▶ _Extracted entries_:
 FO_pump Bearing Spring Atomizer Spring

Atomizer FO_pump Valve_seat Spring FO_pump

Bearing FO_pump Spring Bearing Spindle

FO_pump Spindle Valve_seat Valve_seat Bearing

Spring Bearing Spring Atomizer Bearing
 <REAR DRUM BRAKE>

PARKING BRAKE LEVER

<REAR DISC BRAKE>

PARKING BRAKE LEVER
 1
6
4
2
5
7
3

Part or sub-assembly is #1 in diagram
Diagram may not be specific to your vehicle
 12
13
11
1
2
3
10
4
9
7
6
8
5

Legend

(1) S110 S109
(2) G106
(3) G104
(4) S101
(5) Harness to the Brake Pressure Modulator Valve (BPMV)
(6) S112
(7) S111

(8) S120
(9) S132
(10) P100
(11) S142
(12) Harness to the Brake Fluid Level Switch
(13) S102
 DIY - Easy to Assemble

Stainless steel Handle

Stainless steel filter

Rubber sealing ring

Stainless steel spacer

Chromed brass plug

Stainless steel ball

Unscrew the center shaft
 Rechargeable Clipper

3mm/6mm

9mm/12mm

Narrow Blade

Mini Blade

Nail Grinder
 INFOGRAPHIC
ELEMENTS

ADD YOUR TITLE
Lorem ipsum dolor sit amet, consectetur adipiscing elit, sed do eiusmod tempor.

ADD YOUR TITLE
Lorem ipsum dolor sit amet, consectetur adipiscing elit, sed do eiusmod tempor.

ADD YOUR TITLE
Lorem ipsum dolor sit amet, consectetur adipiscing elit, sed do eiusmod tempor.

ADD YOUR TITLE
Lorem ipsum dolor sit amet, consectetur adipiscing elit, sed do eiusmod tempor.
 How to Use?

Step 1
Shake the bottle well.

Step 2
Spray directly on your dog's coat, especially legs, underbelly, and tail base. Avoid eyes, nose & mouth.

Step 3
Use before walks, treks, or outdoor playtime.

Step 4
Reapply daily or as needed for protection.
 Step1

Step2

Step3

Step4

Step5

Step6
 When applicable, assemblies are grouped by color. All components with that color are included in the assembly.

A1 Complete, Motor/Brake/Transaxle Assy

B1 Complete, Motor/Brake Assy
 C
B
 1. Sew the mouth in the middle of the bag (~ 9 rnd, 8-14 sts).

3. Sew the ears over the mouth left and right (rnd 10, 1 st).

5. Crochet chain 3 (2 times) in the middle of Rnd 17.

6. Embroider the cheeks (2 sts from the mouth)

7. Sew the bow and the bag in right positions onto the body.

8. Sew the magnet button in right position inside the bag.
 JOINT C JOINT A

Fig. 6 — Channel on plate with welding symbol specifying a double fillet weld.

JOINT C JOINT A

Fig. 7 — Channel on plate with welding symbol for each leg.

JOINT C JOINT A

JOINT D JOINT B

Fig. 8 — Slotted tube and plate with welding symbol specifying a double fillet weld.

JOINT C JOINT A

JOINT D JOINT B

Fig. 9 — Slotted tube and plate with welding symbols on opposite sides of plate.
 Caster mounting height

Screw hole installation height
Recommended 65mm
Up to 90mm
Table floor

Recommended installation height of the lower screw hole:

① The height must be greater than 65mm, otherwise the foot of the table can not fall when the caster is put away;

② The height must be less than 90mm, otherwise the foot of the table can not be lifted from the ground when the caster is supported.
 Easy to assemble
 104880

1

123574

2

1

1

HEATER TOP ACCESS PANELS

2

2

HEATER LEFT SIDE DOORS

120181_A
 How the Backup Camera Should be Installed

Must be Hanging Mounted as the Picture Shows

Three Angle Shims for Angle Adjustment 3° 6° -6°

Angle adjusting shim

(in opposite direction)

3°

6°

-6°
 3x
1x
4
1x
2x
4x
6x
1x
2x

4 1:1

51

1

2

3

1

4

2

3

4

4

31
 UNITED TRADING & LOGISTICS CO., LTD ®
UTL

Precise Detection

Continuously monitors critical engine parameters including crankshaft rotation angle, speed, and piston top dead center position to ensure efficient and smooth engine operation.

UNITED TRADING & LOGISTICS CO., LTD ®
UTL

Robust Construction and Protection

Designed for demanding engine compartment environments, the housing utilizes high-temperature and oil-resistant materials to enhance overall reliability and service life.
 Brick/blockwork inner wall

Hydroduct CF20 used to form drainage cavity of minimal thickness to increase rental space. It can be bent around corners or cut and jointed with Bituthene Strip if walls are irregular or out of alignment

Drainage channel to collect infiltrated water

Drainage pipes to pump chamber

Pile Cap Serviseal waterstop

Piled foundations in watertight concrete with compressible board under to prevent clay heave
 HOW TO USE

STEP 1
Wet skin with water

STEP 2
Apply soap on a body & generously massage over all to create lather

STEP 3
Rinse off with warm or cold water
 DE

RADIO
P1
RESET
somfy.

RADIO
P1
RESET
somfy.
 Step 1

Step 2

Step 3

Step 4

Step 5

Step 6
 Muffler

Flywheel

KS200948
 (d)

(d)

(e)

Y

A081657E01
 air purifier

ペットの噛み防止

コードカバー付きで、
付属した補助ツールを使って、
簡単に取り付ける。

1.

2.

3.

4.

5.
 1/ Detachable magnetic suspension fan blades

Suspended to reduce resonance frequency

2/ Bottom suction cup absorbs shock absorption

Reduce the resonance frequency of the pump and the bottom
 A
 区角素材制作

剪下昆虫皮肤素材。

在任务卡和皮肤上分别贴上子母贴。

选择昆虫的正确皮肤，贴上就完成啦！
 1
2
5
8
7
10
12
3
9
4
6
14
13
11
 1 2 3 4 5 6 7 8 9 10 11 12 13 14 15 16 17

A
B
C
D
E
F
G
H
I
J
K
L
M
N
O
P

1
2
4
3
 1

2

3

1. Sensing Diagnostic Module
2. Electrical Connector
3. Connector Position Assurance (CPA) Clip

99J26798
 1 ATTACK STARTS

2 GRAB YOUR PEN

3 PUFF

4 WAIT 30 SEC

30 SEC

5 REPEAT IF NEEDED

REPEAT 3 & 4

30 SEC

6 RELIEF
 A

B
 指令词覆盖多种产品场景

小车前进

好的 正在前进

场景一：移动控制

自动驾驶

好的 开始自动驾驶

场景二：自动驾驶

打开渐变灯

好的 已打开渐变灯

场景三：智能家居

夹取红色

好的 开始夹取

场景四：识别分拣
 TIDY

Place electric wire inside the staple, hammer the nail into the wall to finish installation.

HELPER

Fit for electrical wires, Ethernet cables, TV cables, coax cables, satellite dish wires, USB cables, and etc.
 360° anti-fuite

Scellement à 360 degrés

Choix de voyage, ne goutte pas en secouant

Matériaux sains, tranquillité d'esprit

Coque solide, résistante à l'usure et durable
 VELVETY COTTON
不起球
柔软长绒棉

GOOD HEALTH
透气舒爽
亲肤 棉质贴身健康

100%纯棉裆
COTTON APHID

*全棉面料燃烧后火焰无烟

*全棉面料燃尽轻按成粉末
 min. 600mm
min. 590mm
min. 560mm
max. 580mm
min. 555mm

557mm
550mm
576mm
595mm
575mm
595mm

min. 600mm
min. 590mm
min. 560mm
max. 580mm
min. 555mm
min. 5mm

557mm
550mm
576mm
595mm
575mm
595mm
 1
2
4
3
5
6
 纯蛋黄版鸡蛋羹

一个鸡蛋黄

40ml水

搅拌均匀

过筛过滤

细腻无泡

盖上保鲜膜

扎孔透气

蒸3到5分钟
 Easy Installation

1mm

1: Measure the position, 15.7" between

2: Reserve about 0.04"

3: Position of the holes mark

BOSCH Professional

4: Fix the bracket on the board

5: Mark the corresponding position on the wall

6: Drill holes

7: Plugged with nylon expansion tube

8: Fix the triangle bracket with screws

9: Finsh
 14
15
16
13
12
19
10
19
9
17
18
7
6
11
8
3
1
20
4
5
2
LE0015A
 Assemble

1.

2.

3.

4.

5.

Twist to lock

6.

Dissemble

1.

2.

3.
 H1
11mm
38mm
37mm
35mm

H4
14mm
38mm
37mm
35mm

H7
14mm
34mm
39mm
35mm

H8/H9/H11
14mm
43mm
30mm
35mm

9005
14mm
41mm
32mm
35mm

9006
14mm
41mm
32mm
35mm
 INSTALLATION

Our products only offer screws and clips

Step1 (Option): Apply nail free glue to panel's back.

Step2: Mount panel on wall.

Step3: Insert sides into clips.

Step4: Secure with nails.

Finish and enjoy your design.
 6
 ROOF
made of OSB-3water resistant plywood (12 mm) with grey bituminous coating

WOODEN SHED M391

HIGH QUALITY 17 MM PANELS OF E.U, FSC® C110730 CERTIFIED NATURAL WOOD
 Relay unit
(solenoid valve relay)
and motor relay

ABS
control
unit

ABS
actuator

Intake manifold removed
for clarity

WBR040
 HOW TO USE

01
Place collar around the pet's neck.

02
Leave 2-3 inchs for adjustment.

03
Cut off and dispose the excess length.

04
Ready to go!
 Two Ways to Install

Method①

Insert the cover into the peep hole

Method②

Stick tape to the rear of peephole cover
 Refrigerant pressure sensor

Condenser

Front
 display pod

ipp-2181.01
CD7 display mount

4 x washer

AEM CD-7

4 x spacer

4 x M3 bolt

▶ _Action item_: Return every line of the preceding records in which the word "Place" appears.

▶ _Answer section_:
Place electric wire inside the staple, hammer the nail into the wall to finish installation.
Place collar around the pet's neck.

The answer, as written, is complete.